▶ _Page text_

Simplified Table structure:
CREATE TABLE IF NOT EXISTS `hpa` (
`id` bigint(15) NOT NULL auto_increment,
`core` varchar(50) NOT NULL,
`hostname` varchar(50) NOT NULL,
`status` varchar(255) NOT NULL,
`entered_date` int(11) NOT NULL,
`active_date` int(11) NOT NULL,
PRIMARY KEY (`id`),
KEY `hostname` (`hostname`),
KEY `status` (`status`),
KEY `entered_date` (`entered_date`),
KEY `core` (`core`),
KEY `active_date` (`active_date`)
)
For this, I have the following SQL query which simply totals up all records with the defined status.
SELECT core,COUNT(hostname) AS hostname_count, MAX(active_date) AS last_active
FROM `hpa`
WHERE
status != 'OK' AND status != 'Repaired'
GROUP BY core
ORDER BY core
This query has been simplified to remove the INNER JOINS to unrelated data and extra columns that shouldn't affect the question.
MAX(active_date) is the same for all records of a particular day, and should always select the most recent day, or allow an offset from NOW(). (it's a UNIXTIME field)
I want both the count of: (status != 'OK' AND status != 'Repaired')
AND the inverse... count of: (status = 'OK' OR status = 'Repaired')
AND the first answer divided by the second, for 'percentage_dead' (Probably just as fast to do in post processing)
FOR the most recent day or an offset ( - 86400 for yesterday, etc..)
Table contains about 500k records and grows by about 5000 a day so a single SQL query as opposed to looping would be real nice..
I imagine some creative IF's could do this. You expertise is appreciated.

▶ _Dataset content_
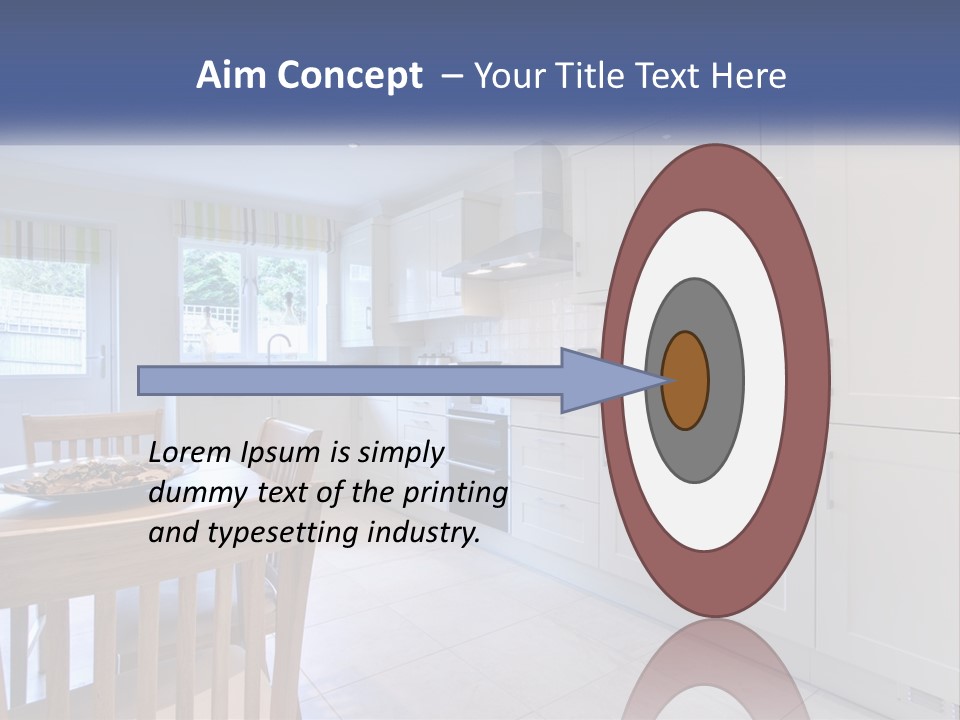 Aim Concept – Your Title Text Here

Lorem Ipsum is simply dummy text of the printing and typesetting industry.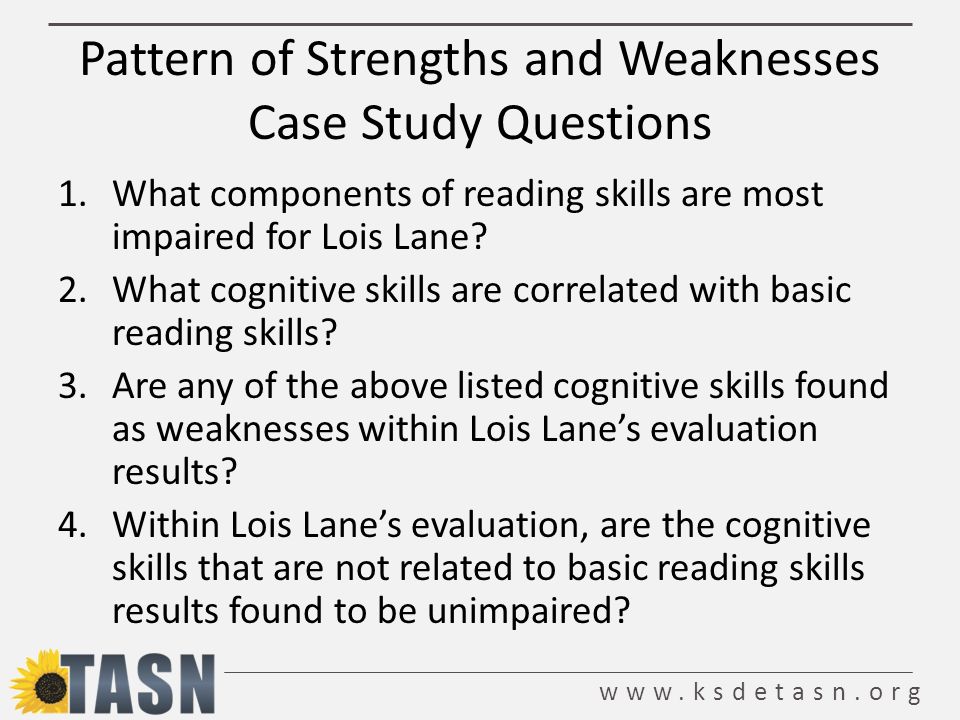 Pattern of Strengths and Weaknesses Case Study Questions

1. What components of reading skills are most impaired for Lois Lane?
2. What cognitive skills are correlated with basic reading skills?
3. Are any of the above listed cognitive skills found as weaknesses within Lois Lane's evaluation results?
4. Within Lois Lane's evaluation, are the cognitive skills that are not related to basic reading skills results found to be unimpaired?

TASN

www.ksdetasn.org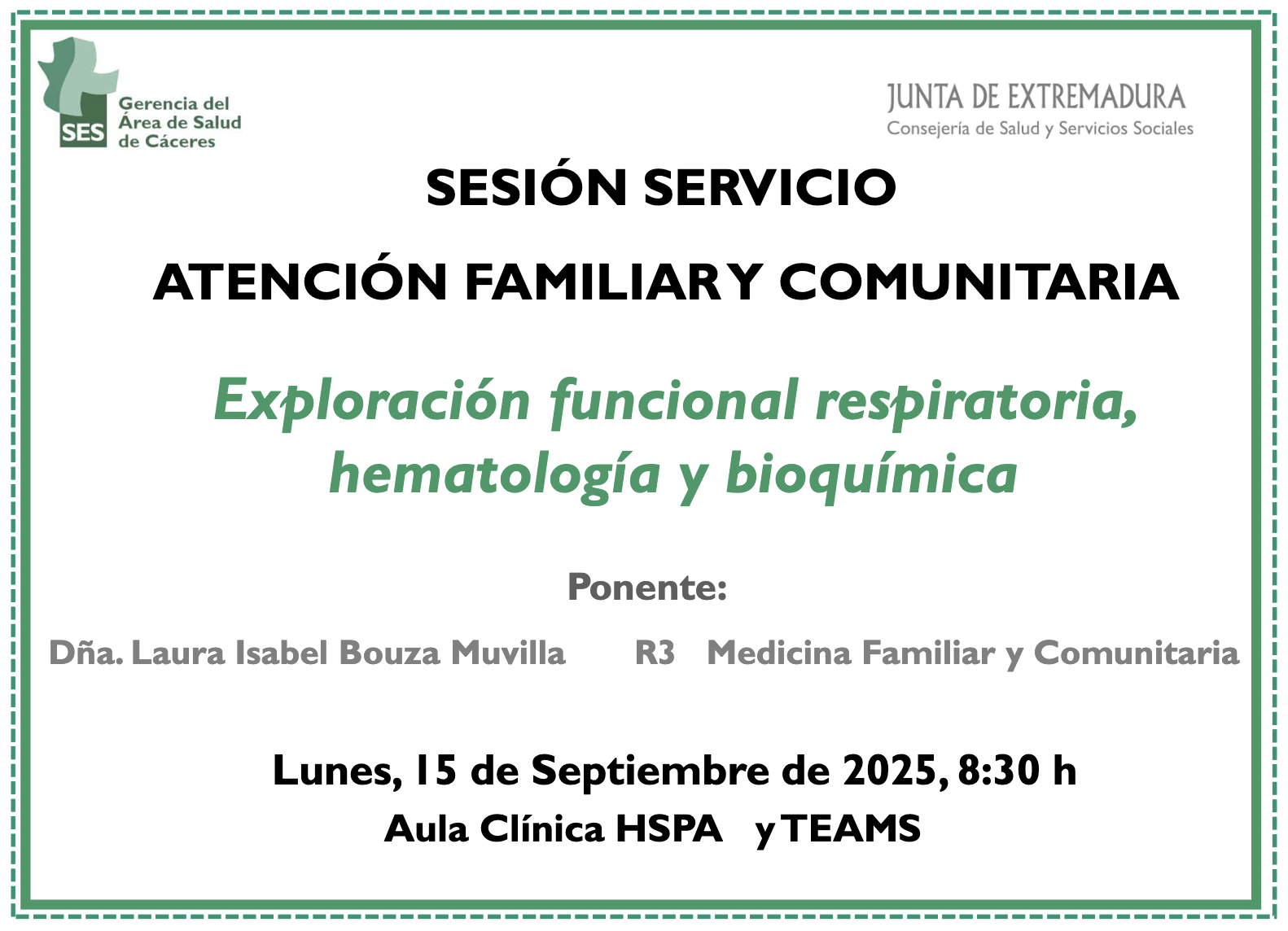 SES Gerencia del Área de Salud de Cáceres

JUNTA DE EXTREMADURA
Consejería de Salud y Servicios Sociales

SESIÓN SERVICIO

ATENCIÓN FAMILIAR Y COMUNITARIA

Exploración funcional respiratoria, hematología y bioquímica

Ponente:

Dña. Laura Isabel Bouza Muvilla R3 Medicina Familiar y Comunitaria

Lunes, 15 de Septiembre de 2025, 8:30 h

Aula Clínica HSPA y TEAMS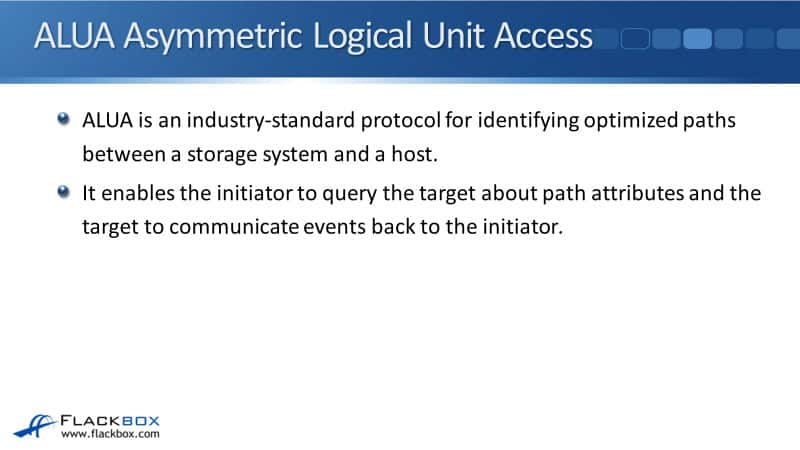 ALUA Asymmetric Logical Unit Access

ALUA is an industry-standard protocol for identifying optimized paths between a storage system and a host.

It enables the initiator to query the target about path attributes and the target to communicate events back to the initiator.

FLACKBOX
www.flackbox.com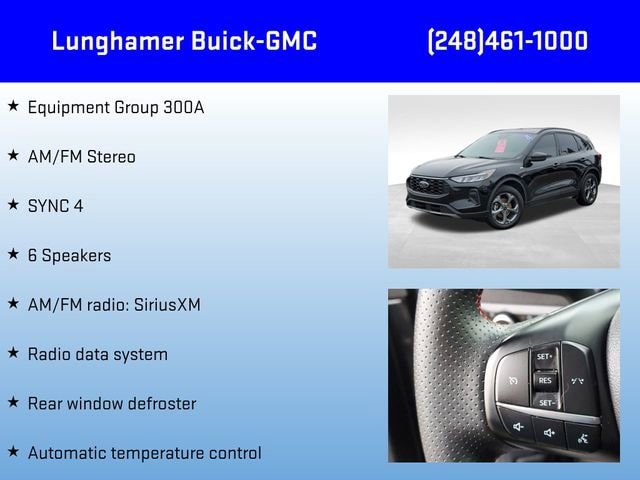 Lunghamer Buick-GMC (248)461-1000

★ Equipment Group 300A

★ AM/FM Stereo

★ SYNC 4

★ 6 Speakers

★ AM/FM radio: SiriusXM

★ Radio data system

★ Rear window defroster

★ Automatic temperature control

SET+
RES
SET-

▶ _Questions to answer_
**a.** According to the SQL question, why would the writer prefer a single SQL query over looping? Answer in one to three sentences.
**b.** In the SQL question, what kind of field does the writer say `active_date` is?
**c.** Translate this sentence from the SQL question into Spanish: "This query has been simplified to remove the INNER JOINS to unrelated data and extra columns that shouldn't affect the question."
The records come from a separate source.

▶ _Expected responses_
**a.** The table holds about 500k records and grows by about 5000 each day. For a table of that size, one query is preferable to looping.

**b.** It is a UNIXTIME field.

**c.** Esta consulta se ha simplificado para eliminar los INNER JOINS a datos no relacionados y las columnas adicionales que no deberían afectar a la pregunta.